Nothing I did felt like enough.
Drew and I spent a fair amount of time with Trent in the radio room. Trent was much better at knowing where his signal would bounce, and had a good idea that if he used what he learned in all the other connections that he should be getting close to the New England area. It amazed me that angling an antenna in a certain way could bounce off some mountain that bounced off another thing until it landed where you wanted, like a bizarre game of billiards. Trent told me tales of people getting in contact with other people in Australia by bouncing signals off of the moon and stuff. It was a radio, and
it was weird to think of the radio waves being things that could be manipulated.

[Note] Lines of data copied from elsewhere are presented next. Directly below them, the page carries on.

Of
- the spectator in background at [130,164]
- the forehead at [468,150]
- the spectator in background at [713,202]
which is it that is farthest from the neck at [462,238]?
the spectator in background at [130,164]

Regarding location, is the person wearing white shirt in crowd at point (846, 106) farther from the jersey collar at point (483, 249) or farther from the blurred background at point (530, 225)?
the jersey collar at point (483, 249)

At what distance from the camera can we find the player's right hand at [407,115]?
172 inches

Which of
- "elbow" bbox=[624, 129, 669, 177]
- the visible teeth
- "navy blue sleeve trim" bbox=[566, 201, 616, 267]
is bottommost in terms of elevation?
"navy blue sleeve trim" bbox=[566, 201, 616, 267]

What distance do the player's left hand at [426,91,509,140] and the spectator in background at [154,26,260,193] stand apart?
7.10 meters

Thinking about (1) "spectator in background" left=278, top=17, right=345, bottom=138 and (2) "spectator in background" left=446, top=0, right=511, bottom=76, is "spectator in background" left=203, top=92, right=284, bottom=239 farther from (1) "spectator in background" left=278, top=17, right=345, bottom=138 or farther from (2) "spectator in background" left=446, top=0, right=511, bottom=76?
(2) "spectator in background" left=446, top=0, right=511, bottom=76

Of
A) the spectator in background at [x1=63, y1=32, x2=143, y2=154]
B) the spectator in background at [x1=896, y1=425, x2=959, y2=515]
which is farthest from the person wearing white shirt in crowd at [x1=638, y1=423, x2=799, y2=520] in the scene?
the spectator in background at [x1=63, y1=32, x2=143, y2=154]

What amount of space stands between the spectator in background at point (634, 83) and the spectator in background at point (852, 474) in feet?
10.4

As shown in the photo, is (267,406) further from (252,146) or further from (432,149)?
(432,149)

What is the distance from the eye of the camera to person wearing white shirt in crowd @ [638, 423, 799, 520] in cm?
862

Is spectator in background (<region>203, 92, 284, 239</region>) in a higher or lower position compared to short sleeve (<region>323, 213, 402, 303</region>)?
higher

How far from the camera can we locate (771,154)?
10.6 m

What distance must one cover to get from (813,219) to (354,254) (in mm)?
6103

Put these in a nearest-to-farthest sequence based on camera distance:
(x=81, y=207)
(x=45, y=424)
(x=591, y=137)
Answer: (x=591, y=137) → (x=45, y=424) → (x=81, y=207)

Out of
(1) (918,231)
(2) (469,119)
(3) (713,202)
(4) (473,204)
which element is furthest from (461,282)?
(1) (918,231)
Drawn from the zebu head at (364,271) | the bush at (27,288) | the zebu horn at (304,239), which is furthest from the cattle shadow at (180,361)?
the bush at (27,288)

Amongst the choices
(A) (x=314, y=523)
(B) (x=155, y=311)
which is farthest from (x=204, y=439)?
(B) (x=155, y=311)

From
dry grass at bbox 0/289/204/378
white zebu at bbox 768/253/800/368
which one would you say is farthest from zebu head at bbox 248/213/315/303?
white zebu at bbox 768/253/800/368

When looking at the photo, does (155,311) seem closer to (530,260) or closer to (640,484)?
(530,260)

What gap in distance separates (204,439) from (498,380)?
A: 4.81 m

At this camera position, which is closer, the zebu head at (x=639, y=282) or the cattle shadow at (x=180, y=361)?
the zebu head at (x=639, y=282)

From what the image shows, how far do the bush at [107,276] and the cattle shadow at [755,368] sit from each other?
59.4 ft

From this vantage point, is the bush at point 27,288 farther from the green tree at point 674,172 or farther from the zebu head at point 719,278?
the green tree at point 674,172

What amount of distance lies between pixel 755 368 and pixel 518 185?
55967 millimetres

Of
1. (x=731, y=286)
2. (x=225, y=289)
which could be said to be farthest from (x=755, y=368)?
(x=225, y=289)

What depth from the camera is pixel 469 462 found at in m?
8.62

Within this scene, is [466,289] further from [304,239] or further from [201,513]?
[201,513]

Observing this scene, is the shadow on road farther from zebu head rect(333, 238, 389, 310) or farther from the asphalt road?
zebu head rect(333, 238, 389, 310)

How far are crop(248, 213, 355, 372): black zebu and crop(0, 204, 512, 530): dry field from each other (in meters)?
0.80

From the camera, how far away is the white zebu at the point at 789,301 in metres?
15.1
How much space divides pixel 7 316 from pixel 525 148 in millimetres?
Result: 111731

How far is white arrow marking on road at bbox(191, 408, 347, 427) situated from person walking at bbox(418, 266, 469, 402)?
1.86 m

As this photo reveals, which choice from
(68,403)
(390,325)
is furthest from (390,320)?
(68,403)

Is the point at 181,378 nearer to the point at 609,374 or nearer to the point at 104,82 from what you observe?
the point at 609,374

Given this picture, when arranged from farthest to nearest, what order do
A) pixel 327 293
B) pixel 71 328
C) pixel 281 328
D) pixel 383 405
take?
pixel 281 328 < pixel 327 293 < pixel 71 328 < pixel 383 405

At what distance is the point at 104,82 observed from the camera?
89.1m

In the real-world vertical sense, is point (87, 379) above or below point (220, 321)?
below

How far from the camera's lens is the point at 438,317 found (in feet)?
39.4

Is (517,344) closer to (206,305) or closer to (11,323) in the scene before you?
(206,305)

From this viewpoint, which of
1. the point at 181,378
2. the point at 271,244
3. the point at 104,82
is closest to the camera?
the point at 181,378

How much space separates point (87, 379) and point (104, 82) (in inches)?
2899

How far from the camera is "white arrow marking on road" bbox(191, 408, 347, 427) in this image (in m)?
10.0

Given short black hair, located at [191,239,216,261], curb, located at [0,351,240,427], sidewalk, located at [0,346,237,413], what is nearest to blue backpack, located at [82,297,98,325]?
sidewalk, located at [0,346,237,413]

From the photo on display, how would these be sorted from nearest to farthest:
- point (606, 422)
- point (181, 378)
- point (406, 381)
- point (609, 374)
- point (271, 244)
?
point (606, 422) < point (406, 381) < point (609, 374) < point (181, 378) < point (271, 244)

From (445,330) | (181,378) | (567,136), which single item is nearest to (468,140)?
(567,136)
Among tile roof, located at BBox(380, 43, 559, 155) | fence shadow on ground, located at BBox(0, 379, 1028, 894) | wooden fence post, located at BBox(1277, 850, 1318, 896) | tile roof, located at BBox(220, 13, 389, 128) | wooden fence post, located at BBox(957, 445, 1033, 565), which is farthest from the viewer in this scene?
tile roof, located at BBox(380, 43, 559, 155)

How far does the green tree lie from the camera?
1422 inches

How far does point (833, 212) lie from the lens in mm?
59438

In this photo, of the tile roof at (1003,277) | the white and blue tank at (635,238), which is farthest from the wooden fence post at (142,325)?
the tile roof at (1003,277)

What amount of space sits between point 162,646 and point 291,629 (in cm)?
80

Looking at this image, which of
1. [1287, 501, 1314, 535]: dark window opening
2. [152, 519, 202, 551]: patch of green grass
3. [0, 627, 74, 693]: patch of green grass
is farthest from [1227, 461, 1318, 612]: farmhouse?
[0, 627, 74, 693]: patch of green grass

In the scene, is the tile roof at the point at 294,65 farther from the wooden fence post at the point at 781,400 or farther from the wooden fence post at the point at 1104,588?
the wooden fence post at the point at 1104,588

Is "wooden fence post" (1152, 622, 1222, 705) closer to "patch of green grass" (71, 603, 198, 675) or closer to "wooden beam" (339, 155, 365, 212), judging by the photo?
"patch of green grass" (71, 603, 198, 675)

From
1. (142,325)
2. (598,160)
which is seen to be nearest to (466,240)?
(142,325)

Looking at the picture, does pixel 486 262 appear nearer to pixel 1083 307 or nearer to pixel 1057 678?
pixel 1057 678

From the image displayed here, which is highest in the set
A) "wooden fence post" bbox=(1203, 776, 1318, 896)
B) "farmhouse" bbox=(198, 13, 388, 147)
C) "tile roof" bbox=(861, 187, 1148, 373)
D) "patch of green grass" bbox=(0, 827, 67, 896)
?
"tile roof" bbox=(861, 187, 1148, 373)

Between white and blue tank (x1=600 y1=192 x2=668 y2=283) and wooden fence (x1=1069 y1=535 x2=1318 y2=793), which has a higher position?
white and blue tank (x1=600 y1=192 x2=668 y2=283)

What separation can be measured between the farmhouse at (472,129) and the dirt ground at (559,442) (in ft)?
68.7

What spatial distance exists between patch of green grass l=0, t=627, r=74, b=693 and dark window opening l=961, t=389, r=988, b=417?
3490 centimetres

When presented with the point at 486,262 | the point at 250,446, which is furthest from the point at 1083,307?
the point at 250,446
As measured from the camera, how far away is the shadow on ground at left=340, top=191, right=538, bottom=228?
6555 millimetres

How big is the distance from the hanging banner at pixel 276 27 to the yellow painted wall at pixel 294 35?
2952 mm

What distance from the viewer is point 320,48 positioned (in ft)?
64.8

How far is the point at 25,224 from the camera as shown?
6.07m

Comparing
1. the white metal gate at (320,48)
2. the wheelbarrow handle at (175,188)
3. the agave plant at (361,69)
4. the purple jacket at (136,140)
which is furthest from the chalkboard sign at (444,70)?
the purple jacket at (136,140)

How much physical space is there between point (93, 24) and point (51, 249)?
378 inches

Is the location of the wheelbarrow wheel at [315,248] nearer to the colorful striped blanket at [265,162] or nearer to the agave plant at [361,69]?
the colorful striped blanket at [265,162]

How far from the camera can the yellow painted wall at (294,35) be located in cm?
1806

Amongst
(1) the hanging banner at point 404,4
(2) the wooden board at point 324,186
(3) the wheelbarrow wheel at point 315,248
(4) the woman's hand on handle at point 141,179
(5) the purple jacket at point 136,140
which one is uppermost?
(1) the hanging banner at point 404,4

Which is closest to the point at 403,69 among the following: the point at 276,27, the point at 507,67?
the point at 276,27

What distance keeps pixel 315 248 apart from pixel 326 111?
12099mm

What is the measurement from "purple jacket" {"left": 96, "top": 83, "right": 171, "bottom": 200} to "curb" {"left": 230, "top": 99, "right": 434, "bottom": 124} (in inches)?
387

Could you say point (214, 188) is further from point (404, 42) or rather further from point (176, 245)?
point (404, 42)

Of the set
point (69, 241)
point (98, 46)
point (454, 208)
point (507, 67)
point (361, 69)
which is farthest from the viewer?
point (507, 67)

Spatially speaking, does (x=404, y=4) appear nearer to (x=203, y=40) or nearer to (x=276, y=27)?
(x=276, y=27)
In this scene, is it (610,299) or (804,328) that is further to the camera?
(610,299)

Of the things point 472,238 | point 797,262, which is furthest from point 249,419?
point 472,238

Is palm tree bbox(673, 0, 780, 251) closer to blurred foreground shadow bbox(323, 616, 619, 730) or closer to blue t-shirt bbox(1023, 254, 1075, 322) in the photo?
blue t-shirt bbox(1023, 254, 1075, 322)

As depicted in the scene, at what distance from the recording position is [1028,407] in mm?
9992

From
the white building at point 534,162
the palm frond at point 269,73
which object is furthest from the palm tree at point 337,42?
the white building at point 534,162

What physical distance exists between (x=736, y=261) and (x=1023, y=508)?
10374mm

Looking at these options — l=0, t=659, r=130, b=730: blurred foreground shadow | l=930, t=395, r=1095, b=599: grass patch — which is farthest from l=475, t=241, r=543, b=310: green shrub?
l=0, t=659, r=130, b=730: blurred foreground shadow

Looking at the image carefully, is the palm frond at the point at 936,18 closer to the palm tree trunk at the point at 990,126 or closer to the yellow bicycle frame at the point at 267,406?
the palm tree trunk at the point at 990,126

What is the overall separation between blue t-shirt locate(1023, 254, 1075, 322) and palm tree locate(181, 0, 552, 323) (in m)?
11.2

I learned how to crochet from Kristen, and I had been working on a huge granny square blanket that had all of the colors of the rainbow in it, in order of the color spectrum, with the purple in the center. I was on the yellow part of the blanket so I was feeling like I had actually made progress on this project. It felt quaint that we were back to the days where being able to crochet was a good skill to have. I listened to the endless buzz of static as I wound the colored yarn around the hook in careful stitches while Drew read another science fiction story. I wondered what it was that made him like the stories of the robots and space craft so much. I had a theory that he wanted to remember the way the future was heading before the zombie hiccup. I wanted to forget about the promise of surgical robots and other worlds, personally. I wanted to pretend that the idea of a robot apocalypse where the programming was suddenly self-aware was just as ludicrous as the idea of zombies.
We had been sitting in the radio room for a couple of hours when my eyes were feeling dry and heavy and my hands were cramping from holding the yarn just right. Drew was also growing restless in reading, so since we were both tired, I decided to wrap up the row I had been working on and call it a night. I had just completed my last stitch when the static noise changed.